Recommended Structure:
project-name/
├── data/ # Sample/raw input data
├── src/ # Python source code
│ ├── etl/ # ETL logic scripts
│ └── utils/ # Helper functions
├── notebooks/ # Jupyter Notebooks
├── tests/ # Unit tests
├── venv/ # Your virtual environment
├── requirements.txt # List of installed packages
└── README.md # Project overview
This structure supports scalable development, testing, and deployment.
Step 5: Set Up Your IDE (Visual Studio Code Recommended)
Using a proper IDE can drastically improve your productivity. VS Code is lightweight, powerful, and perfect for Python projects.
Extensions to Install:
-
Python
-
Pylance (for IntelliSense and autocompletion)
-
Jupyter
-
Docker (if you’re containerizing)
-
GitLens (for version control)
Set your interpreter to point to your virtual environment.
Step 6: Test Your Setup
Create a test Python file in the src/
folder:
# src/test_env.py
import pandas as pd
print("Pandas version:", pd.__version__)
Run it to ensure everything is working:
python src/test_env.py
If you see the pandas version printed, you’re all set locally!
Step 7: Setting Up a Cloud Environment (AWS Lambda, Glue, and EC2)
Cloud platforms like AWS are widely used in data engineering. Here’s how to configure Python environments for common AWS services.

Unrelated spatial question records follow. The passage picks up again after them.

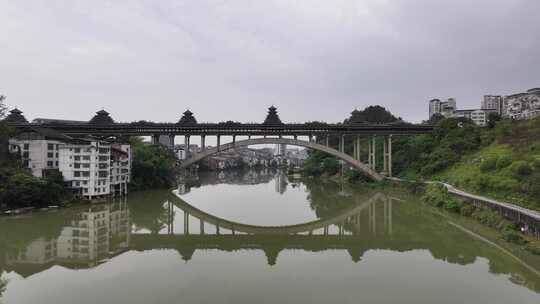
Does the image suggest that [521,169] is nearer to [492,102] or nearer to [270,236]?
[270,236]

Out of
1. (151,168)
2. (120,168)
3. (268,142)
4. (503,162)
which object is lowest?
(151,168)

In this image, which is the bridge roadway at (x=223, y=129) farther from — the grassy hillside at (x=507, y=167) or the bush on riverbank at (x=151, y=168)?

AWS Lambda (for serverless jobs)
Lambda supports Python, but you need to bundle dependencies correctly.
-
Create a
lambda_function.py
file -
Install your libraries locally:
pip install requests -t ./package
-
Zip everything:
cd package
zip -r ../function.zip .
cd ..
zip -g function.zip lambda_function.py
-
Upload
function.zip
in AWS Lambda Console -
Set the handler to
lambda_function.lambda_handler
Note: Avoid heavy libraries like
pandas
in Lambda unless absolutely necessary.
AWS Glue (for large-scale ETL)
Glue supports both Python (PySpark) and Scala. For Python:
-
Use Glue Studio or the AWS Console
-
Set your script as a job
-
Choose Python 3.x
-
For libraries not included in Glue:
-
Create a wheel file (.whl)
-
Upload it to S3
-
Add the S3 path in Glue job’s “Python library path”
-
Commonly included libraries: pandas
, numpy
, pyarrow
, boto3
AWS EC2 (for full control)
Use EC2 when you need custom environments:
-
Launch an EC2 instance (Amazon Linux 2 preferred)
-
SSH into it:
ssh -i your-key.pem ec2-user@your-ec2-ip
-
Install Python, pip, and virtualenv
sudo yum update -y
sudo yum install python3 -y
python3 -m venv venv
source venv/bin/activate
-
Clone your repo, install dependencies, and run your job!
Bonus: Dockerizing Your Setup (Optional but Recommended)
For reproducibility and portability:
Sample Dockerfile:
FROM python:3.11-slim
WORKDIR /app
COPY requirements.txt .
RUN pip install --no-cache-dir -r requirements.txt
COPY . .
CMD ["python", "src/main.py"]
Then build and run:
docker build -t data-eng-app .
docker run data-eng-app
Final Thoughts
Setting up a Python environment properly isn’t just a technical step—it’s a productivity boost and a time saver. With your tools, libraries, and workflows in place, you’re now ready to build real-world data pipelines, automate processes, and scale your projects.
If you’re planning to work on AWS or any cloud platform, getting comfortable with Lambda, Glue, or Docker early will pay off in the long run.